| Stated goal 1 |
In the Kubernetes networking post, which kube-apiserver option does the author say makes the setup fantastically insecure?
| Stated goal 2 |
List every command that the Kubernetes networking post runs with sudo on mink8s2.
| Stated goal 3 |
Output the Kubernetes networking post word for word, starting at "(Notice the insecure-bind-address" and ending at "public IP addresses.)".

| Passage |
☆ ☆ ☆ ☆ ☆

Deconstructing Kubernetes Networking

August 4, 2020

In the first post of the series I've decided to call "Deconstructing Kubernetes", we set up an extremely basic more-or-less-functional Kubernetes cluster with one node. The logical next step is to go multi-node—how hard could it be?

Quite hard, it turns out! (So hard that we won't be able to do it in one blog post.) As soon as we move beyond one node, we have to deal with container networking across hosts, which involves a lot of intricacies. But it's an interesting exercise to dive into the mud and figure out how the various networking pieces fit together.

Failing to Go Multi-Node

Let's first try to set up a naïve two-node cluster to see what we're up against. We'll need to allow kubelet on the second node to talk to the API server on our existing node. In the spirit of completely ignoring security to keep blog post length manageable, we can just allow open access to the Kubernetes API. Edit pods/kube-apiserver.yaml to look like this:

apiVersion: v1
kind: Pod
metadata:
  name: kube-apiserver
  namespace: kube-system
spec:
  containers:
  - name: kube-apiserver
    command:
    - kube-apiserver
    - --etcd-servers=http://127.0.0.1:2379
    - --insecure-bind-address=0.0.0.0
    image: k8s.gcr.io/kube-apiserver:v1.18.5
  hostNetwork: true

(Notice the insecure-bind-address option. This setup is fantastically insecure, and you probably shouldn't follow along with this section if your VMs have public IP addresses.)

Next, we'll set up a second VM that can communicate with the first node. The setup is very similar to what we did for the original node; let's just rush through it:

ubuntu@mink8s2:~$ sudo apt install docker.io
ubuntu@mink8s2:~$ sudo systemctl enable docker
ubuntu@mink8s2:~$ sudo systemctl start docker
ubuntu@mink8s2:~$ curl -L https://storage.googleapis.com/kubernetes-release/release/v1.18.5/bin/linux/amd64/kubelet > kubelet
ubuntu@mink8s2:~$ curl -L https://storage.googleapis.com/kubernetes-release/release/v1.18.5/bin/linux/amd64/kubectl > kubectl
ubuntu@mink8s2:~$ chmod +x kubelet
ubuntu@mink8s2:~$ chmod +x kubectl
ubuntu@mink8s2:~$ API_IP=10.70.10.228 # set to your original node's IP
ubuntu@mink8s2:~$ cat <<EOS > kubeconfig.yaml
apiVersion: v1
kind: Config
clusters:
- cluster:
    server: http://$API_IP:8080
  name: mink8s
contexts:
- context:
    cluster: mink8s
  name: mink8s
current-context: mink8s
EOS
ubuntu@mink8s2:~$ mkdir -p .kube
ubuntu@mink8s2:~$ cp kubeconfig.yaml .kube/config

So far the only difference between this and our original node is that we're pointing to our original node's IP instead of 127.0.0.1 in our kubeconfig files. (In general, there isn't much of a distinction between Kubernetes "control nodes" and "worker nodes"—basically the "control plane" just means whatever nodes are running the Kubernetes API server.) Let's fire up kubelet and see what happens:

ubuntu@mink8s2:~$ sudo ./kubelet --kubeconfig=kubeconfig.yaml

From another terminal, we can try running pods on our new node:

ubuntu@mink8s2:~$ cat <<EOS | ./kubectl apply -f -
apiVersion: v1
kind: Pod
metadata:
  name: nginx2
spec:
  containers:
  - image: nginx
    name: nginx
  nodeName: mink8s2
EOS

pod/nginx2 created
ubuntu@mink8s2:~$ ./kubectl get po nginx2 -owide
NAME     READY   STATUS    RESTARTS   AGE   IP           NODE      NOMINATED NODE   READINESS GATES
nginx2   1/1     Running   0          69s   172.17.0.3   mink8s2   <none>           <none>
ubuntu@mink8s2:~$ curl -s 172.17.0.3 | head -4
<!DOCTYPE html>
<html>
<head>
<title>Welcome to nginx!</title>

So it looks like our second node works. That was easy! End of blog post!

☆ ☆ ☆ ☆ ☆

| Stored data |
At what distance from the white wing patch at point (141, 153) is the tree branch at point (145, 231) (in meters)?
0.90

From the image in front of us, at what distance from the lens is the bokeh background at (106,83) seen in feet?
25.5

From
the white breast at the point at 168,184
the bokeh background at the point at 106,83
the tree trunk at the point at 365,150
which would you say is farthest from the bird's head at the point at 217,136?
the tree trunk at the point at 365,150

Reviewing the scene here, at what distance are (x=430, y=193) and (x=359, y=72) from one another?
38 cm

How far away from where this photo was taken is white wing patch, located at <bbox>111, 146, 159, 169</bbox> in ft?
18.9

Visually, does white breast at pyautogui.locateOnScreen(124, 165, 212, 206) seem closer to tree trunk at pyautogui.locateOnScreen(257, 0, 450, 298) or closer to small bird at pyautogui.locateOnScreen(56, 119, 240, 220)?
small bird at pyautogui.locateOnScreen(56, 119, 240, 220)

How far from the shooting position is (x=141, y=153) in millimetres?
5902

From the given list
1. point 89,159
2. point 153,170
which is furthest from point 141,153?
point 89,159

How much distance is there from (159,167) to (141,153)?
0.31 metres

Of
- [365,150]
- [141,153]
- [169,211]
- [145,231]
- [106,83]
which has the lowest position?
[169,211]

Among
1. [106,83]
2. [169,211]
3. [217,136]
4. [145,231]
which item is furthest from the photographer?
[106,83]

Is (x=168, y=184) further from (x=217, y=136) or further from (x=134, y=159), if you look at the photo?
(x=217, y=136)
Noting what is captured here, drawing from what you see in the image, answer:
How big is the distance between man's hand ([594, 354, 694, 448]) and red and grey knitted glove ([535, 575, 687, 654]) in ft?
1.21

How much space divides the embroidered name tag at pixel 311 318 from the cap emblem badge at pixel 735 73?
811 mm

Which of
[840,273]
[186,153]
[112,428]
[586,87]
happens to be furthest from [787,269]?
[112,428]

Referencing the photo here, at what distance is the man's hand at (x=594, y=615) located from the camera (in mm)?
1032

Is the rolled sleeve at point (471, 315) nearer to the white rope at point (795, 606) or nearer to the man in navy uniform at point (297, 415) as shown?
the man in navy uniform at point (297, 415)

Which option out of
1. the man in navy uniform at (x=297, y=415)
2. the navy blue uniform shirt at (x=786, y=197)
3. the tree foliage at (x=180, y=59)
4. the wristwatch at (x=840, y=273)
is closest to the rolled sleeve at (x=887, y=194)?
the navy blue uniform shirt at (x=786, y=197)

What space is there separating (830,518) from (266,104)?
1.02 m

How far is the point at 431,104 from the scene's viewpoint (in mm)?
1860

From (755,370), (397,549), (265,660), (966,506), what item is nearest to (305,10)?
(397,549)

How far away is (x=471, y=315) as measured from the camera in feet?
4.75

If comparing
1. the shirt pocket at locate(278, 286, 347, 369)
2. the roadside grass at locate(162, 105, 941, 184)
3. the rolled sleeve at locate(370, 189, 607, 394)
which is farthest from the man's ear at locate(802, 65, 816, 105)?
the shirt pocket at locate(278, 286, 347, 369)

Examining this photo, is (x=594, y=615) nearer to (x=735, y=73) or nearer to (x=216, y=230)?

☆ ☆ ☆ ☆ ☆

| Final result 1 |
The insecure-bind-address option (set as --insecure-bind-address=0.0.0.0).

| Final result 2 |
- sudo apt install docker.io
- sudo systemctl enable docker
- sudo systemctl start docker
- sudo ./kubelet --kubeconfig=kubeconfig.yaml

| Final result 3 |
(Notice the insecure-bind-address option. This setup is fantastically insecure, and you probably shouldn't follow along with this section if your VMs have public IP addresses.)